▸ EXERCISE PROMPT: Print, exactly and completely, every entry in the data.
___ DATA TO USE ___
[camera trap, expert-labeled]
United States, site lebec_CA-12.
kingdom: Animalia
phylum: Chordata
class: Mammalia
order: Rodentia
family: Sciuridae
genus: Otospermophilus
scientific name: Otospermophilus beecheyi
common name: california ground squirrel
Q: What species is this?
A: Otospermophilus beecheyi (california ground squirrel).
___
▸ ANSWER TO THIS EXERCISE:
[camera trap, expert-labeled]
United States, site lebec_CA-12.
kingdom: Animalia
phylum: Chordata
class: Mammalia
order: Rodentia
family: Sciuridae
genus: Otospermophilus
scientific name: Otospermophilus beecheyi
common name: california ground squirrel
Q: What species is this?
A: Otospermophilus beecheyi (california ground squirrel).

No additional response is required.